Bien es cierto que las cuestiones que se pueden plantear son muy numerosas, p. ej.: las relativas a la naturaleza de la definición lexicográfica o al lugar que ocupan los vocabularios, glosarios o diccionarios especiales en el conjunto de los diversos diccionarios -señaladamente en relación con el diccionario 'enciclopédido' y el 'diccionario general de la lengua'-, también las que hacen referencia a la enseñanza de una lengua extranjera con fines específicos, etc., etc. Sin embargo, las limitaciones obvias de una comunicación como ésta nos llevan a fijarnos en un aspecto particular de los lenguajes científico-técnicos.

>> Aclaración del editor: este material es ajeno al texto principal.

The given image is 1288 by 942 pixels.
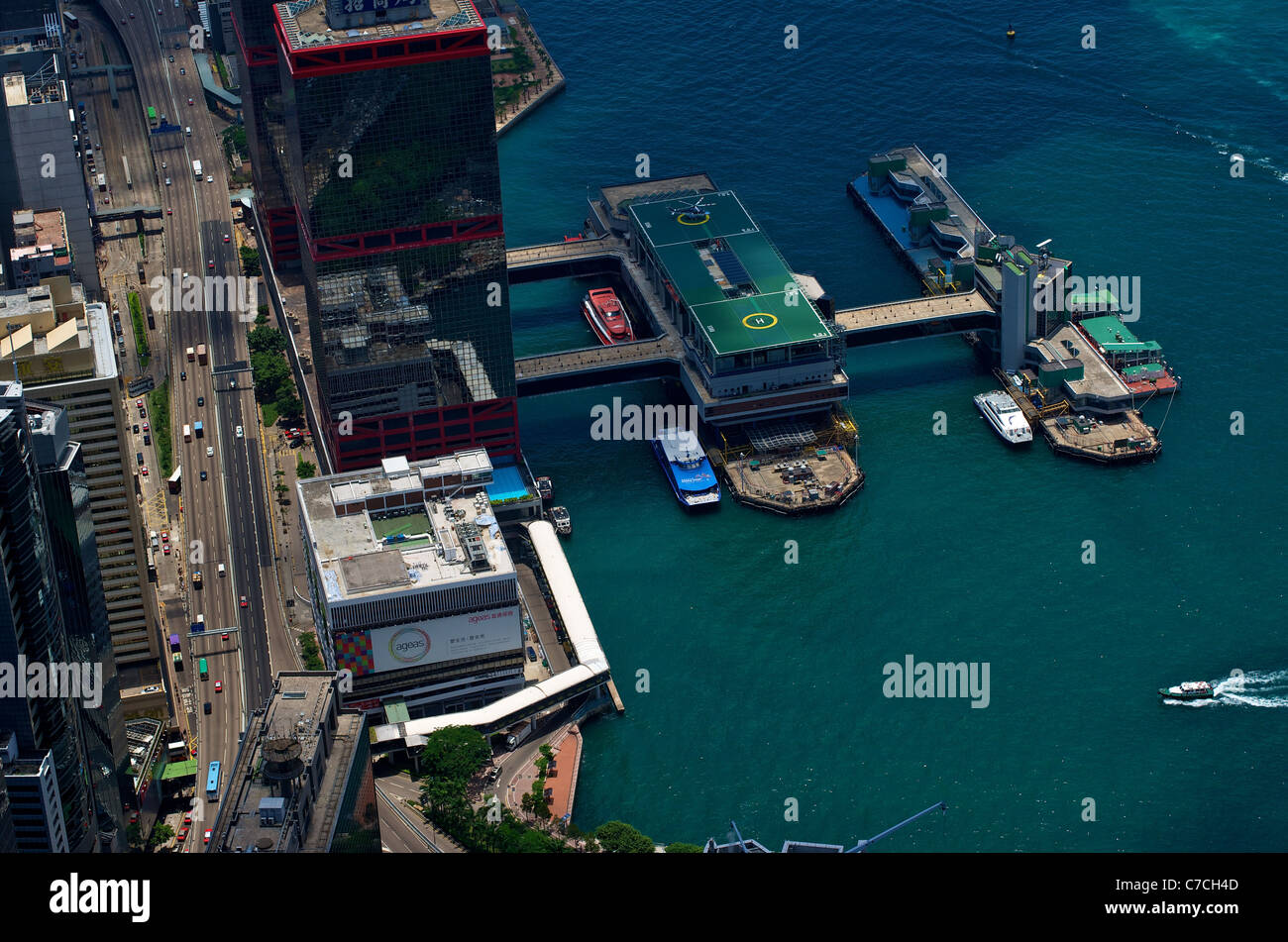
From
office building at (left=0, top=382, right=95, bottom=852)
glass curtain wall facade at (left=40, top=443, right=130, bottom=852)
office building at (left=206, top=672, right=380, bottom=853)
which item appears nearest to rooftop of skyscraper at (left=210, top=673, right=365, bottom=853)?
office building at (left=206, top=672, right=380, bottom=853)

En una monografía sobre las lenguas especiales, éstas vendrían a ser básicamente variaciones en cuanto al léxico de la lengua general. De ahí que, generalmente, al tratar de las lenguas especiales, las cuestiones que se plantean sean las relativas al léxico y que habitualmente se hable de vocabulario, glosario, etc. de esta o aquella lengua especial.

Si intentamos desvelar las definiciones al uso de las lenguas especiales se advierte que son básicamente negativas, pues están definidas del siguiente modo:

(1) Extensionalmente, en virtud de un criterio sociológico horizontal: las lenguas especiales no son dialectos ni constituyen niveles socioculturales del lenguaje, ni estilos de lengua.

(2) Intensionalmente, señalando solamente que las lenguas especiales son variaciones de sistema de la lengua común en tanto que son identificables en el léxico y en menor grado, tal vez, en la sintaxis.

En nuestra opinión -hace ya tiempo manifestada- es aceptable una tipología de las lenguas especiales que distinga los tres tipos siguientes:

(1) Los lenguajes científico-técnicos: lenguajes de las ciencias en la descripción científica de sus propios objetos y por los propios investigadores, p. ej.: el lenguaje de la Química, de la Biología, de la Lingüística, obviamente, etc.

(2) Los lenguajes sectoriales: lenguajes de actividades y profesiones distintas, p. ej.: el lenguaje deportivo, el lenguaje periodístico, el lenguaje político, etc.

(3) Los argots o jergas: lenguas de grupos sociales marginados, con finalidad críptica, p. ej.: las jergas de oficios y profesiones, jergas de la 'mala vida', etc., etc.

Ahora bien, resta elaborar unos criterios que de una forma lo más estrictamente lingüística posible permitan justificar, en su caso, esta tipificación de las lenguas especiales que hemos adoptado. Así pues, ¿por qué a estos tres tipos de lenguajes se los denomina especiales? A nuestro juicio, por el carácter social y culturalmente especial de dos factores extralingüísticos que, por lo demás, entran en juego en cualquier hecho de lengua:

a) Un componente 'sociológico': la lengua es un hecho social y funciona dentro de los grupos sociales; cada grupo social crea y conforma su propia lengua.

b) Un componente 'temático': la lengua transmite unos contenidos, designa unos determinados objetos y relaciones.

Ahora bien, no todas las lenguas especiales 'dosifican' -si se puede hablar así- de la misma manera la preponderancia de cada uno de estos factores extralingüísticos. Las distintas lenguas especiales forman un continuum en el que los componentes 'temático' y 'sociológico' alternan su influencia o reflejo en/a través del lenguaje, de tal manera que los pasos de una a otra realidad lingüística son graduales. Forman, pues, las lenguas especiales una escala en la que es pertinente distinguir tres puntos o zonas: los dos términos polares y lo demás. En realidad, donde el análisis es plenamente discriminatorio es en los extremos de la escala, constituido por los lenguajes científico-técnico y las jergas o argots.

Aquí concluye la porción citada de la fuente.